──────── EXTRACT PROVIDED

I've been down the YouTube hole several different times. I know what 'weird YouTube' is. That's something I don't have to get into too much detail about. Nobody really knows why YouTube wants you to watch certain videos.

I want to talk about the video below. This video was posted by Chris Iller in 2007, and I only saw it fairly recently.

It's simple - a bunch of guys go to 7-11in 1987 after a day at Disney. They then start recording their encounters with the workers and strangers that walk into the store. This was before the internet, way before YouTube itself. I won't spoil to much (not that there is much to spoil anyway) and give you a chance to watch it for yourself.

A question pops into my mind: "is it possible to be nostalgic for something you haven't even lived through?" I was born well after this moment in time. I wasn't even a thought yet.

Dictionary of Obscure Sorrows is a YouTube channel that I used to frequent a lot. They haven't posted a video in two years. When I found the video above late at night, I thought of this:

"Looking at old photos, it's hard not to feel a kind of wanderlust—a pang of nostalgia for times you've never experienced. The desire to wade into the blurred-edge sepia haze that hangs in the air between people who leer stoically into this dusty and dangerous future, whose battered shoes are anchors locked fast in the fantasy that none of it risks turning out any other way but the way it happened."

Although I am not a huge fan of the term "wanderlust" (what does it mean anyway? Someone being horny to travel?), the words that were spoken strike a chord in me. Do you ever experience feelings that you cannot define? Do you ever wish you were born in a different era?

I'm an old soul. Yes, I am aware that a lot of people feel that they are. People feel like they were 'born in the wrong generation.'

I have a strange desire to connect with this video from the '80s. I want to be there, want to experience that exact moment in time.

────────────────

▶ [TASK SET]
**a)** In the blog post about the 1987 7-11 video, who posted the video, and in what year?
**b)** Why does the writer of the post about the 1987 7-11 video wonder whether a person can be nostalgic for something they haven't lived through? Answer in one to three sentences.
**c)** Carry on writing the post about the 1987 7-11 video, starting right after its last sentence.

──────── DATASET

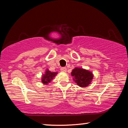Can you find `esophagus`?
<instances>
[{"instance_id": "esophagus-1", "label": "esophagus", "mask_w": 128, "mask_h": 128, "mask_svg": "<svg viewBox=\"0 0 128 128\" xmlns=\"http://www.w3.org/2000/svg\"><path fill=\"white\" fill-rule=\"evenodd\" d=\"M60 70H61L62 72H64V73L66 72V68L63 67V68H62L61 69H60Z\"/></svg>"}]
</instances>
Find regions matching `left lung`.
Instances as JSON below:
<instances>
[{
    "label": "left lung",
    "mask_w": 128,
    "mask_h": 128,
    "mask_svg": "<svg viewBox=\"0 0 128 128\" xmlns=\"http://www.w3.org/2000/svg\"><path fill=\"white\" fill-rule=\"evenodd\" d=\"M71 76L73 77V81L78 86L81 88H86L92 83L94 74L87 69L75 67L71 72Z\"/></svg>",
    "instance_id": "obj_1"
}]
</instances>
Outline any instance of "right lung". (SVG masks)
Listing matches in <instances>:
<instances>
[{
  "instance_id": "1",
  "label": "right lung",
  "mask_w": 128,
  "mask_h": 128,
  "mask_svg": "<svg viewBox=\"0 0 128 128\" xmlns=\"http://www.w3.org/2000/svg\"><path fill=\"white\" fill-rule=\"evenodd\" d=\"M58 74V72H51L50 70H48V69H46V71L44 74H43L41 78V81L44 85H47L52 80L54 79Z\"/></svg>"
}]
</instances>
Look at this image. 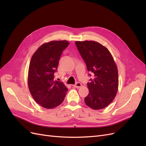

────────────────

▶ [RESULTS IN ORDER]
**a)** Chris Iller posted it in 2007.

**b)** The writer was born well after the moment the video captures and "wasn't even a thought yet" then. Even so, the 1987 footage stirs a longing to be there.

**c)**
I want to be one of the people that walk in and are interviewed by a bunch of strangers about what I am purchasing so late at night. In a way, it bothers me that I was not. That's a silly thought.

It was a bit simpler before the internet. When video-taping something really was just for a memory, and not a display to the world in an attempt to see if others would be interested in your life. In a time not so long ago, that wasn't even a thought.

Would anybody bother with a video like this from today? How many views would it get, if any?

Something that only serves as a memory, a glimpse back in time. We have so many videos, films, and TV shows from this era - yet it feels like we don't have enough. Somehow it seems like something I miss, and I think that is where my feeling of 'anemoia' comes from.

I was not there, and I never will be - but I feel as if I am missing out on something because of it.

What would it be like if I was there?

Who would I be, what would I do for a living, would I show up at convenience stores late at night just for the heck of it?

If you read through what my crazy mind just came up with, Chris posted on his blog about this night in which he goes into some more detail. Him and a friend from the original video actually go back to the same 7-11 years later. However, there's something so magical about this video from the '80s that puts the recent visit to shame.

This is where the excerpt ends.